9. Dekorasi di Tempat Kerja
Dekorasi ada hubungannya dengan tata warna yang baik, karena itu dekorasi
tidak hanya berkaitan dengan hasil ruang kerja saja tetapi berkaitan juga
dengan cara mengatur tata letak, tata warna, perlengkapan, dan lainnya untuk
bekerja.
10. Musik di Tempat Kerja
Menurut para pakar, musik yang nadanya lembut sesuai dengan suasana,
waktu dan tempat dapat membangkitkan dan merangsang karyawan untuk
bekerja. Oleh karena itu lagu-lagu perlu dipilih dengan selektif untuk
dikumandangkan di tempat kerja. Tidak sesuainya musik yang diperdengarkan
di tempat kerja akan mengganggu konsentrasi kerja.

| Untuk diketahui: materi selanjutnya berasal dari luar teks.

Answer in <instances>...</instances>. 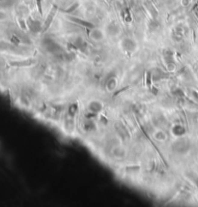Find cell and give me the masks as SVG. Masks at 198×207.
I'll return each instance as SVG.
<instances>
[{
	"mask_svg": "<svg viewBox=\"0 0 198 207\" xmlns=\"http://www.w3.org/2000/svg\"><path fill=\"white\" fill-rule=\"evenodd\" d=\"M78 6H79V4L76 2V3H73V5H71L70 8H68L67 10H65L64 12L67 13V14H72L73 12H75V10H76V9L78 8Z\"/></svg>",
	"mask_w": 198,
	"mask_h": 207,
	"instance_id": "5",
	"label": "cell"
},
{
	"mask_svg": "<svg viewBox=\"0 0 198 207\" xmlns=\"http://www.w3.org/2000/svg\"><path fill=\"white\" fill-rule=\"evenodd\" d=\"M69 18H70V20L75 22V24L80 25L82 27H84V28L86 29H92L94 28L95 25L92 24V22L90 21H87V20H81V18L79 17H69Z\"/></svg>",
	"mask_w": 198,
	"mask_h": 207,
	"instance_id": "3",
	"label": "cell"
},
{
	"mask_svg": "<svg viewBox=\"0 0 198 207\" xmlns=\"http://www.w3.org/2000/svg\"><path fill=\"white\" fill-rule=\"evenodd\" d=\"M57 10H58V7L56 5H53V7L51 8V10L49 11L48 13V15L47 17V18H45V24H44V27H43V33L44 32H45L48 29V27L50 26V24H52V21H53V18L55 17V15H56V13H57Z\"/></svg>",
	"mask_w": 198,
	"mask_h": 207,
	"instance_id": "1",
	"label": "cell"
},
{
	"mask_svg": "<svg viewBox=\"0 0 198 207\" xmlns=\"http://www.w3.org/2000/svg\"><path fill=\"white\" fill-rule=\"evenodd\" d=\"M122 47L128 52H133L136 49L135 41L131 38H125L122 41Z\"/></svg>",
	"mask_w": 198,
	"mask_h": 207,
	"instance_id": "2",
	"label": "cell"
},
{
	"mask_svg": "<svg viewBox=\"0 0 198 207\" xmlns=\"http://www.w3.org/2000/svg\"><path fill=\"white\" fill-rule=\"evenodd\" d=\"M90 38L92 40H94L96 41V42H99V41H102L104 39V33H103V31L102 30H100V29H97V28H92L90 29Z\"/></svg>",
	"mask_w": 198,
	"mask_h": 207,
	"instance_id": "4",
	"label": "cell"
}]
</instances>
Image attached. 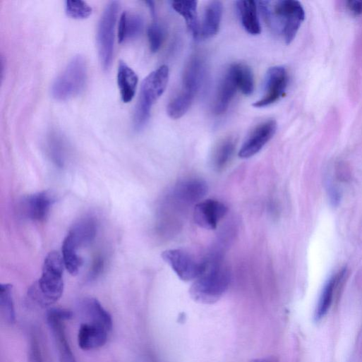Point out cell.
<instances>
[{
	"instance_id": "obj_1",
	"label": "cell",
	"mask_w": 362,
	"mask_h": 362,
	"mask_svg": "<svg viewBox=\"0 0 362 362\" xmlns=\"http://www.w3.org/2000/svg\"><path fill=\"white\" fill-rule=\"evenodd\" d=\"M265 19L283 38L286 44H290L305 20L304 9L296 0H280L271 3L258 2Z\"/></svg>"
},
{
	"instance_id": "obj_2",
	"label": "cell",
	"mask_w": 362,
	"mask_h": 362,
	"mask_svg": "<svg viewBox=\"0 0 362 362\" xmlns=\"http://www.w3.org/2000/svg\"><path fill=\"white\" fill-rule=\"evenodd\" d=\"M64 268L62 255L58 251L50 252L45 258L42 277L29 290L30 297L42 306L58 301L64 290Z\"/></svg>"
},
{
	"instance_id": "obj_3",
	"label": "cell",
	"mask_w": 362,
	"mask_h": 362,
	"mask_svg": "<svg viewBox=\"0 0 362 362\" xmlns=\"http://www.w3.org/2000/svg\"><path fill=\"white\" fill-rule=\"evenodd\" d=\"M169 78V67L162 66L151 73L143 82L133 117L135 131L140 132L148 123L152 107L165 92Z\"/></svg>"
},
{
	"instance_id": "obj_4",
	"label": "cell",
	"mask_w": 362,
	"mask_h": 362,
	"mask_svg": "<svg viewBox=\"0 0 362 362\" xmlns=\"http://www.w3.org/2000/svg\"><path fill=\"white\" fill-rule=\"evenodd\" d=\"M230 274L224 267L213 265L192 284L190 295L196 302L212 304L218 301L227 291L230 284Z\"/></svg>"
},
{
	"instance_id": "obj_5",
	"label": "cell",
	"mask_w": 362,
	"mask_h": 362,
	"mask_svg": "<svg viewBox=\"0 0 362 362\" xmlns=\"http://www.w3.org/2000/svg\"><path fill=\"white\" fill-rule=\"evenodd\" d=\"M88 76V64L84 56L73 57L54 82L53 97L58 101H67L78 96L85 88Z\"/></svg>"
},
{
	"instance_id": "obj_6",
	"label": "cell",
	"mask_w": 362,
	"mask_h": 362,
	"mask_svg": "<svg viewBox=\"0 0 362 362\" xmlns=\"http://www.w3.org/2000/svg\"><path fill=\"white\" fill-rule=\"evenodd\" d=\"M120 4L117 1L109 3L100 18L97 42L99 60L104 71L110 69L114 52L115 30Z\"/></svg>"
},
{
	"instance_id": "obj_7",
	"label": "cell",
	"mask_w": 362,
	"mask_h": 362,
	"mask_svg": "<svg viewBox=\"0 0 362 362\" xmlns=\"http://www.w3.org/2000/svg\"><path fill=\"white\" fill-rule=\"evenodd\" d=\"M162 257L177 276L185 282L196 280L207 268V263L197 261L187 252L180 249L167 250Z\"/></svg>"
},
{
	"instance_id": "obj_8",
	"label": "cell",
	"mask_w": 362,
	"mask_h": 362,
	"mask_svg": "<svg viewBox=\"0 0 362 362\" xmlns=\"http://www.w3.org/2000/svg\"><path fill=\"white\" fill-rule=\"evenodd\" d=\"M66 309L52 308L47 313V321L58 348L60 362H77L68 341L64 322L72 318Z\"/></svg>"
},
{
	"instance_id": "obj_9",
	"label": "cell",
	"mask_w": 362,
	"mask_h": 362,
	"mask_svg": "<svg viewBox=\"0 0 362 362\" xmlns=\"http://www.w3.org/2000/svg\"><path fill=\"white\" fill-rule=\"evenodd\" d=\"M288 83V73L284 67L270 68L266 74L264 95L253 106L255 108H263L276 103L284 96Z\"/></svg>"
},
{
	"instance_id": "obj_10",
	"label": "cell",
	"mask_w": 362,
	"mask_h": 362,
	"mask_svg": "<svg viewBox=\"0 0 362 362\" xmlns=\"http://www.w3.org/2000/svg\"><path fill=\"white\" fill-rule=\"evenodd\" d=\"M277 129V124L274 120H268L257 126L243 143L239 152V157L248 159L258 154L273 138Z\"/></svg>"
},
{
	"instance_id": "obj_11",
	"label": "cell",
	"mask_w": 362,
	"mask_h": 362,
	"mask_svg": "<svg viewBox=\"0 0 362 362\" xmlns=\"http://www.w3.org/2000/svg\"><path fill=\"white\" fill-rule=\"evenodd\" d=\"M227 210V207L223 203L215 200H206L195 205L193 219L200 227L214 230L225 217Z\"/></svg>"
},
{
	"instance_id": "obj_12",
	"label": "cell",
	"mask_w": 362,
	"mask_h": 362,
	"mask_svg": "<svg viewBox=\"0 0 362 362\" xmlns=\"http://www.w3.org/2000/svg\"><path fill=\"white\" fill-rule=\"evenodd\" d=\"M55 202V196L50 191L30 195L23 201V214L32 221L44 222L48 217Z\"/></svg>"
},
{
	"instance_id": "obj_13",
	"label": "cell",
	"mask_w": 362,
	"mask_h": 362,
	"mask_svg": "<svg viewBox=\"0 0 362 362\" xmlns=\"http://www.w3.org/2000/svg\"><path fill=\"white\" fill-rule=\"evenodd\" d=\"M207 183L198 179L179 182L172 192L173 199L179 205H189L198 203L207 193Z\"/></svg>"
},
{
	"instance_id": "obj_14",
	"label": "cell",
	"mask_w": 362,
	"mask_h": 362,
	"mask_svg": "<svg viewBox=\"0 0 362 362\" xmlns=\"http://www.w3.org/2000/svg\"><path fill=\"white\" fill-rule=\"evenodd\" d=\"M111 330L100 324L85 322L78 332V344L83 350H93L104 346Z\"/></svg>"
},
{
	"instance_id": "obj_15",
	"label": "cell",
	"mask_w": 362,
	"mask_h": 362,
	"mask_svg": "<svg viewBox=\"0 0 362 362\" xmlns=\"http://www.w3.org/2000/svg\"><path fill=\"white\" fill-rule=\"evenodd\" d=\"M205 74L204 61L199 56L193 57L184 69L181 93L194 99L202 86Z\"/></svg>"
},
{
	"instance_id": "obj_16",
	"label": "cell",
	"mask_w": 362,
	"mask_h": 362,
	"mask_svg": "<svg viewBox=\"0 0 362 362\" xmlns=\"http://www.w3.org/2000/svg\"><path fill=\"white\" fill-rule=\"evenodd\" d=\"M346 273V269L343 268L333 274L325 284L314 313L315 321L321 320L329 311L337 289Z\"/></svg>"
},
{
	"instance_id": "obj_17",
	"label": "cell",
	"mask_w": 362,
	"mask_h": 362,
	"mask_svg": "<svg viewBox=\"0 0 362 362\" xmlns=\"http://www.w3.org/2000/svg\"><path fill=\"white\" fill-rule=\"evenodd\" d=\"M238 87L229 68L219 84L216 96L214 111L217 115L224 114L234 98Z\"/></svg>"
},
{
	"instance_id": "obj_18",
	"label": "cell",
	"mask_w": 362,
	"mask_h": 362,
	"mask_svg": "<svg viewBox=\"0 0 362 362\" xmlns=\"http://www.w3.org/2000/svg\"><path fill=\"white\" fill-rule=\"evenodd\" d=\"M223 15V6L219 1H212L206 6L200 26V38L207 40L219 32Z\"/></svg>"
},
{
	"instance_id": "obj_19",
	"label": "cell",
	"mask_w": 362,
	"mask_h": 362,
	"mask_svg": "<svg viewBox=\"0 0 362 362\" xmlns=\"http://www.w3.org/2000/svg\"><path fill=\"white\" fill-rule=\"evenodd\" d=\"M97 233V221L92 216H86L77 222L68 232L77 247L86 246L95 239Z\"/></svg>"
},
{
	"instance_id": "obj_20",
	"label": "cell",
	"mask_w": 362,
	"mask_h": 362,
	"mask_svg": "<svg viewBox=\"0 0 362 362\" xmlns=\"http://www.w3.org/2000/svg\"><path fill=\"white\" fill-rule=\"evenodd\" d=\"M144 26V20L141 16L135 13L123 12L119 25V42L122 44L126 40L137 39L143 33Z\"/></svg>"
},
{
	"instance_id": "obj_21",
	"label": "cell",
	"mask_w": 362,
	"mask_h": 362,
	"mask_svg": "<svg viewBox=\"0 0 362 362\" xmlns=\"http://www.w3.org/2000/svg\"><path fill=\"white\" fill-rule=\"evenodd\" d=\"M236 8L244 30L251 35H259L261 27L258 16L257 3L253 0L236 2Z\"/></svg>"
},
{
	"instance_id": "obj_22",
	"label": "cell",
	"mask_w": 362,
	"mask_h": 362,
	"mask_svg": "<svg viewBox=\"0 0 362 362\" xmlns=\"http://www.w3.org/2000/svg\"><path fill=\"white\" fill-rule=\"evenodd\" d=\"M117 81L122 101L126 104L131 102L135 95L138 77L123 61L119 65Z\"/></svg>"
},
{
	"instance_id": "obj_23",
	"label": "cell",
	"mask_w": 362,
	"mask_h": 362,
	"mask_svg": "<svg viewBox=\"0 0 362 362\" xmlns=\"http://www.w3.org/2000/svg\"><path fill=\"white\" fill-rule=\"evenodd\" d=\"M172 8L185 20L186 25L195 40L200 39L197 1H174Z\"/></svg>"
},
{
	"instance_id": "obj_24",
	"label": "cell",
	"mask_w": 362,
	"mask_h": 362,
	"mask_svg": "<svg viewBox=\"0 0 362 362\" xmlns=\"http://www.w3.org/2000/svg\"><path fill=\"white\" fill-rule=\"evenodd\" d=\"M81 308L85 318L88 320V322H96L112 330L111 315L97 299L92 298L85 299L82 302Z\"/></svg>"
},
{
	"instance_id": "obj_25",
	"label": "cell",
	"mask_w": 362,
	"mask_h": 362,
	"mask_svg": "<svg viewBox=\"0 0 362 362\" xmlns=\"http://www.w3.org/2000/svg\"><path fill=\"white\" fill-rule=\"evenodd\" d=\"M49 152L58 165H64L69 150V144L65 135L59 131H52L47 139Z\"/></svg>"
},
{
	"instance_id": "obj_26",
	"label": "cell",
	"mask_w": 362,
	"mask_h": 362,
	"mask_svg": "<svg viewBox=\"0 0 362 362\" xmlns=\"http://www.w3.org/2000/svg\"><path fill=\"white\" fill-rule=\"evenodd\" d=\"M78 249L72 238L68 234L63 242L62 256L66 269L72 275L78 274L83 265V260L78 253Z\"/></svg>"
},
{
	"instance_id": "obj_27",
	"label": "cell",
	"mask_w": 362,
	"mask_h": 362,
	"mask_svg": "<svg viewBox=\"0 0 362 362\" xmlns=\"http://www.w3.org/2000/svg\"><path fill=\"white\" fill-rule=\"evenodd\" d=\"M229 69L238 90L246 96L252 95L254 91V78L251 68L243 64H236L231 65Z\"/></svg>"
},
{
	"instance_id": "obj_28",
	"label": "cell",
	"mask_w": 362,
	"mask_h": 362,
	"mask_svg": "<svg viewBox=\"0 0 362 362\" xmlns=\"http://www.w3.org/2000/svg\"><path fill=\"white\" fill-rule=\"evenodd\" d=\"M236 144L232 138H227L221 142L215 148L212 157L213 168L221 171L227 167L233 157Z\"/></svg>"
},
{
	"instance_id": "obj_29",
	"label": "cell",
	"mask_w": 362,
	"mask_h": 362,
	"mask_svg": "<svg viewBox=\"0 0 362 362\" xmlns=\"http://www.w3.org/2000/svg\"><path fill=\"white\" fill-rule=\"evenodd\" d=\"M0 307L2 315L8 324L16 322V313L13 295V285L10 284H0Z\"/></svg>"
},
{
	"instance_id": "obj_30",
	"label": "cell",
	"mask_w": 362,
	"mask_h": 362,
	"mask_svg": "<svg viewBox=\"0 0 362 362\" xmlns=\"http://www.w3.org/2000/svg\"><path fill=\"white\" fill-rule=\"evenodd\" d=\"M66 15L75 20L89 18L93 12L92 7L82 0H67L65 3Z\"/></svg>"
},
{
	"instance_id": "obj_31",
	"label": "cell",
	"mask_w": 362,
	"mask_h": 362,
	"mask_svg": "<svg viewBox=\"0 0 362 362\" xmlns=\"http://www.w3.org/2000/svg\"><path fill=\"white\" fill-rule=\"evenodd\" d=\"M193 99L180 93L174 97L167 107V114L173 119L183 117L191 108Z\"/></svg>"
},
{
	"instance_id": "obj_32",
	"label": "cell",
	"mask_w": 362,
	"mask_h": 362,
	"mask_svg": "<svg viewBox=\"0 0 362 362\" xmlns=\"http://www.w3.org/2000/svg\"><path fill=\"white\" fill-rule=\"evenodd\" d=\"M150 48L152 53H157L161 49L164 39L165 32L157 23H154L147 30Z\"/></svg>"
},
{
	"instance_id": "obj_33",
	"label": "cell",
	"mask_w": 362,
	"mask_h": 362,
	"mask_svg": "<svg viewBox=\"0 0 362 362\" xmlns=\"http://www.w3.org/2000/svg\"><path fill=\"white\" fill-rule=\"evenodd\" d=\"M29 361L30 362H44L41 342L35 332L30 336Z\"/></svg>"
},
{
	"instance_id": "obj_34",
	"label": "cell",
	"mask_w": 362,
	"mask_h": 362,
	"mask_svg": "<svg viewBox=\"0 0 362 362\" xmlns=\"http://www.w3.org/2000/svg\"><path fill=\"white\" fill-rule=\"evenodd\" d=\"M346 7L355 17L362 15V0H349L346 2Z\"/></svg>"
},
{
	"instance_id": "obj_35",
	"label": "cell",
	"mask_w": 362,
	"mask_h": 362,
	"mask_svg": "<svg viewBox=\"0 0 362 362\" xmlns=\"http://www.w3.org/2000/svg\"><path fill=\"white\" fill-rule=\"evenodd\" d=\"M104 260L101 258L96 260L89 274V279L91 280L96 279L101 274L104 269Z\"/></svg>"
},
{
	"instance_id": "obj_36",
	"label": "cell",
	"mask_w": 362,
	"mask_h": 362,
	"mask_svg": "<svg viewBox=\"0 0 362 362\" xmlns=\"http://www.w3.org/2000/svg\"><path fill=\"white\" fill-rule=\"evenodd\" d=\"M145 4L150 8L152 18L155 19L156 18V9H155V3L152 1H146Z\"/></svg>"
},
{
	"instance_id": "obj_37",
	"label": "cell",
	"mask_w": 362,
	"mask_h": 362,
	"mask_svg": "<svg viewBox=\"0 0 362 362\" xmlns=\"http://www.w3.org/2000/svg\"><path fill=\"white\" fill-rule=\"evenodd\" d=\"M251 362H270V361L265 358H259V359L253 360Z\"/></svg>"
}]
</instances>
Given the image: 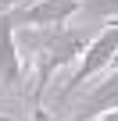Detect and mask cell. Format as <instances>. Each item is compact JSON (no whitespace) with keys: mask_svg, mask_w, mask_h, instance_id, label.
<instances>
[{"mask_svg":"<svg viewBox=\"0 0 118 121\" xmlns=\"http://www.w3.org/2000/svg\"><path fill=\"white\" fill-rule=\"evenodd\" d=\"M114 57H118V18H111V25H104L90 43H86V50H82V57H79V68L72 71V78L65 82V89L57 93V100H68V96H75L97 71H104V68H111L114 64Z\"/></svg>","mask_w":118,"mask_h":121,"instance_id":"1","label":"cell"},{"mask_svg":"<svg viewBox=\"0 0 118 121\" xmlns=\"http://www.w3.org/2000/svg\"><path fill=\"white\" fill-rule=\"evenodd\" d=\"M75 14H79V0H32V4L11 7L14 25H39V29L68 25Z\"/></svg>","mask_w":118,"mask_h":121,"instance_id":"2","label":"cell"},{"mask_svg":"<svg viewBox=\"0 0 118 121\" xmlns=\"http://www.w3.org/2000/svg\"><path fill=\"white\" fill-rule=\"evenodd\" d=\"M22 75H25V64L14 43V18L11 11H0V89H14Z\"/></svg>","mask_w":118,"mask_h":121,"instance_id":"3","label":"cell"},{"mask_svg":"<svg viewBox=\"0 0 118 121\" xmlns=\"http://www.w3.org/2000/svg\"><path fill=\"white\" fill-rule=\"evenodd\" d=\"M114 107H118V57H114V71L82 96V103H79L72 121H90V117H97L104 110H114Z\"/></svg>","mask_w":118,"mask_h":121,"instance_id":"4","label":"cell"},{"mask_svg":"<svg viewBox=\"0 0 118 121\" xmlns=\"http://www.w3.org/2000/svg\"><path fill=\"white\" fill-rule=\"evenodd\" d=\"M86 18H118V0H79Z\"/></svg>","mask_w":118,"mask_h":121,"instance_id":"5","label":"cell"}]
</instances>
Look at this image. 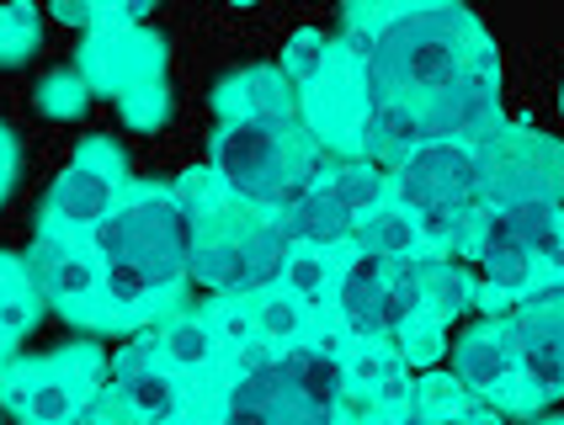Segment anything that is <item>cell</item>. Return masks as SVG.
I'll return each mask as SVG.
<instances>
[{"instance_id": "7a4b0ae2", "label": "cell", "mask_w": 564, "mask_h": 425, "mask_svg": "<svg viewBox=\"0 0 564 425\" xmlns=\"http://www.w3.org/2000/svg\"><path fill=\"white\" fill-rule=\"evenodd\" d=\"M192 224L171 192H133L123 208L96 224L101 282L118 304H144L150 293H171L187 272Z\"/></svg>"}, {"instance_id": "6da1fadb", "label": "cell", "mask_w": 564, "mask_h": 425, "mask_svg": "<svg viewBox=\"0 0 564 425\" xmlns=\"http://www.w3.org/2000/svg\"><path fill=\"white\" fill-rule=\"evenodd\" d=\"M485 54L490 43L464 11H400L368 37L362 101L368 112H394L415 128L421 112Z\"/></svg>"}, {"instance_id": "7c38bea8", "label": "cell", "mask_w": 564, "mask_h": 425, "mask_svg": "<svg viewBox=\"0 0 564 425\" xmlns=\"http://www.w3.org/2000/svg\"><path fill=\"white\" fill-rule=\"evenodd\" d=\"M325 192H330L341 208H351L357 218H362V212L378 208V197H383V176H378L368 160H362V165H341V171L325 182Z\"/></svg>"}, {"instance_id": "5bb4252c", "label": "cell", "mask_w": 564, "mask_h": 425, "mask_svg": "<svg viewBox=\"0 0 564 425\" xmlns=\"http://www.w3.org/2000/svg\"><path fill=\"white\" fill-rule=\"evenodd\" d=\"M128 399H133V410H139L144 421H165V415L176 410V383H171L165 372H139V378L128 383Z\"/></svg>"}, {"instance_id": "3957f363", "label": "cell", "mask_w": 564, "mask_h": 425, "mask_svg": "<svg viewBox=\"0 0 564 425\" xmlns=\"http://www.w3.org/2000/svg\"><path fill=\"white\" fill-rule=\"evenodd\" d=\"M214 171L229 192L261 208H293L314 186V144L293 122H224L214 139Z\"/></svg>"}, {"instance_id": "ba28073f", "label": "cell", "mask_w": 564, "mask_h": 425, "mask_svg": "<svg viewBox=\"0 0 564 425\" xmlns=\"http://www.w3.org/2000/svg\"><path fill=\"white\" fill-rule=\"evenodd\" d=\"M278 229L288 235V244L304 240L310 250H330V244H346L357 235V212L341 208L325 186H310V192L288 208V218H278Z\"/></svg>"}, {"instance_id": "2e32d148", "label": "cell", "mask_w": 564, "mask_h": 425, "mask_svg": "<svg viewBox=\"0 0 564 425\" xmlns=\"http://www.w3.org/2000/svg\"><path fill=\"white\" fill-rule=\"evenodd\" d=\"M43 282H48L54 298H86L96 272L86 261H75V255H48V261H43Z\"/></svg>"}, {"instance_id": "ffe728a7", "label": "cell", "mask_w": 564, "mask_h": 425, "mask_svg": "<svg viewBox=\"0 0 564 425\" xmlns=\"http://www.w3.org/2000/svg\"><path fill=\"white\" fill-rule=\"evenodd\" d=\"M458 425H501V415H496V410H464Z\"/></svg>"}, {"instance_id": "277c9868", "label": "cell", "mask_w": 564, "mask_h": 425, "mask_svg": "<svg viewBox=\"0 0 564 425\" xmlns=\"http://www.w3.org/2000/svg\"><path fill=\"white\" fill-rule=\"evenodd\" d=\"M400 197L410 203V218L421 235H432L437 250L479 240V171H474V144L464 139H426L400 160Z\"/></svg>"}, {"instance_id": "8fae6325", "label": "cell", "mask_w": 564, "mask_h": 425, "mask_svg": "<svg viewBox=\"0 0 564 425\" xmlns=\"http://www.w3.org/2000/svg\"><path fill=\"white\" fill-rule=\"evenodd\" d=\"M357 250L362 255H378V261H405L415 240H421V229H415V218L400 208H373L368 218H357Z\"/></svg>"}, {"instance_id": "9c48e42d", "label": "cell", "mask_w": 564, "mask_h": 425, "mask_svg": "<svg viewBox=\"0 0 564 425\" xmlns=\"http://www.w3.org/2000/svg\"><path fill=\"white\" fill-rule=\"evenodd\" d=\"M453 372H458L464 389H501L506 378L517 372L511 340H506L501 325H479L474 335H464L458 351H453Z\"/></svg>"}, {"instance_id": "d6986e66", "label": "cell", "mask_w": 564, "mask_h": 425, "mask_svg": "<svg viewBox=\"0 0 564 425\" xmlns=\"http://www.w3.org/2000/svg\"><path fill=\"white\" fill-rule=\"evenodd\" d=\"M319 59H325V37H314V32H304L299 43H293V75H304V80H314L319 75ZM288 75V80H293Z\"/></svg>"}, {"instance_id": "ac0fdd59", "label": "cell", "mask_w": 564, "mask_h": 425, "mask_svg": "<svg viewBox=\"0 0 564 425\" xmlns=\"http://www.w3.org/2000/svg\"><path fill=\"white\" fill-rule=\"evenodd\" d=\"M37 48V28H32V11H0V64L22 59Z\"/></svg>"}, {"instance_id": "9a60e30c", "label": "cell", "mask_w": 564, "mask_h": 425, "mask_svg": "<svg viewBox=\"0 0 564 425\" xmlns=\"http://www.w3.org/2000/svg\"><path fill=\"white\" fill-rule=\"evenodd\" d=\"M251 319L267 340H293V335L304 330V308H299V298H288V293L282 298H261Z\"/></svg>"}, {"instance_id": "52a82bcc", "label": "cell", "mask_w": 564, "mask_h": 425, "mask_svg": "<svg viewBox=\"0 0 564 425\" xmlns=\"http://www.w3.org/2000/svg\"><path fill=\"white\" fill-rule=\"evenodd\" d=\"M474 171H479V203L496 212L554 203L564 192V150L533 133H485L474 150Z\"/></svg>"}, {"instance_id": "8992f818", "label": "cell", "mask_w": 564, "mask_h": 425, "mask_svg": "<svg viewBox=\"0 0 564 425\" xmlns=\"http://www.w3.org/2000/svg\"><path fill=\"white\" fill-rule=\"evenodd\" d=\"M341 399V367L325 351H288L278 362L251 367L224 410V425H330Z\"/></svg>"}, {"instance_id": "4fadbf2b", "label": "cell", "mask_w": 564, "mask_h": 425, "mask_svg": "<svg viewBox=\"0 0 564 425\" xmlns=\"http://www.w3.org/2000/svg\"><path fill=\"white\" fill-rule=\"evenodd\" d=\"M282 276H288V298H319L325 293V282H330V261L319 255V250H288V261H282Z\"/></svg>"}, {"instance_id": "5b68a950", "label": "cell", "mask_w": 564, "mask_h": 425, "mask_svg": "<svg viewBox=\"0 0 564 425\" xmlns=\"http://www.w3.org/2000/svg\"><path fill=\"white\" fill-rule=\"evenodd\" d=\"M187 272L203 287L251 293V287H267L272 276H282L288 235L278 224H267L261 212H246L235 203H203V212H187Z\"/></svg>"}, {"instance_id": "30bf717a", "label": "cell", "mask_w": 564, "mask_h": 425, "mask_svg": "<svg viewBox=\"0 0 564 425\" xmlns=\"http://www.w3.org/2000/svg\"><path fill=\"white\" fill-rule=\"evenodd\" d=\"M107 208H112V176L96 171V165H75L54 186V212L64 224H101Z\"/></svg>"}, {"instance_id": "e0dca14e", "label": "cell", "mask_w": 564, "mask_h": 425, "mask_svg": "<svg viewBox=\"0 0 564 425\" xmlns=\"http://www.w3.org/2000/svg\"><path fill=\"white\" fill-rule=\"evenodd\" d=\"M208 351H214V335H208V325H197V319H182V325L165 330V357L171 362L197 367V362H208Z\"/></svg>"}]
</instances>
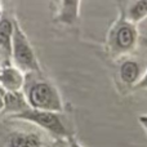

11. Keamanan di Tempat Kerja
Guna menjaga tempat dan kondisi lingkungan kerja tetap dalam keadaan
aman maka perlu diperhatikan adanya keberadaannya. Salah satu upaya untuk
menjaga keamanan di tempat kerja, dapat memanfaatkan tenaga Satuan
Petugas Keamanan (SATPAM).
17
b) Lingkungan kerja non fisik adalah semua keadaan yang terjadi yang berkaitan
dengan hubungan kerja, baik hubungan dengan atasan maupun dengan bawahan
serta hubungan sesama rekan kerja.
2.3 Kepuasan Kerja
2.3.1 Pengertian Kepuasan Kerja
Untuk mengawali pembahasan mengenai kepuasan kerja, perlu ditegaskan
bahwa kepuasan kerja mempunyai arti yang beraneka ragam, sehingga timbul berbagai
pengertian baik dalam arti konsepnya maupun dalam arti analisisnya. Menurut Veithzal
Rivai (2004, p475), kepuasan kerja pada dasarnya bersifat individual. Setiap individu
mempunyai tingkat kepuasan yang berbeda-beda sesuai dengan sistem nilai yang
berlaku dalam dirinya. Makin tinggi penilaian terhadap kegiatan dirasakan sesuai
dengan keinginan individu, maka makin tinggi kepuasannya terhadap kegiatan tersebut.
Dengan kata lain, kepuasan merupakan evaluasi yang menggambarkan seseorang atas
perasaan sikapnya senang atau tidak senang, puas atau tidak puas dalam bekerja.
Hal yang hampir sama juga dikemukakan oleh Kotler (2002, p42) dimana
kepuasan kerja diartikan sebagai perasaan senang atau kecewa seseorang yang muncul
setelah membandingkan antara persepsi/kerjanya terhadap kinerja suatu produk dan
harapan-harapannya. Menurut Mohammad As’ad, kepuasan kerja adalah suatu
penilaian mengenai seberapa jauh pekerjaannya secara keseluruhan mampu
memuaskan kebutuhannya sekaligus merupakan perasaan karyawan terhadap
pekerjaannya. Robbins (dikutip Rivai) menambahkan bahwa kepuasan kerja karyawan
juga meliputi sikap umum karyawan yang menilai perbedaan antara jumlah imbalan
yang diterima dengan yang diyakininya seharusnya diterima. Menurut Fraser, kepuasan
kerja muncul apabila karyawan merasa telah mendapatkan imbalan yang cukup
18
memadai. Menurut Mathis (2006, p121) kepuasan kerja adalah keadaan emosional
yang positif yang merupakan hasil dari evaluasi pengalaman kerja seseorang.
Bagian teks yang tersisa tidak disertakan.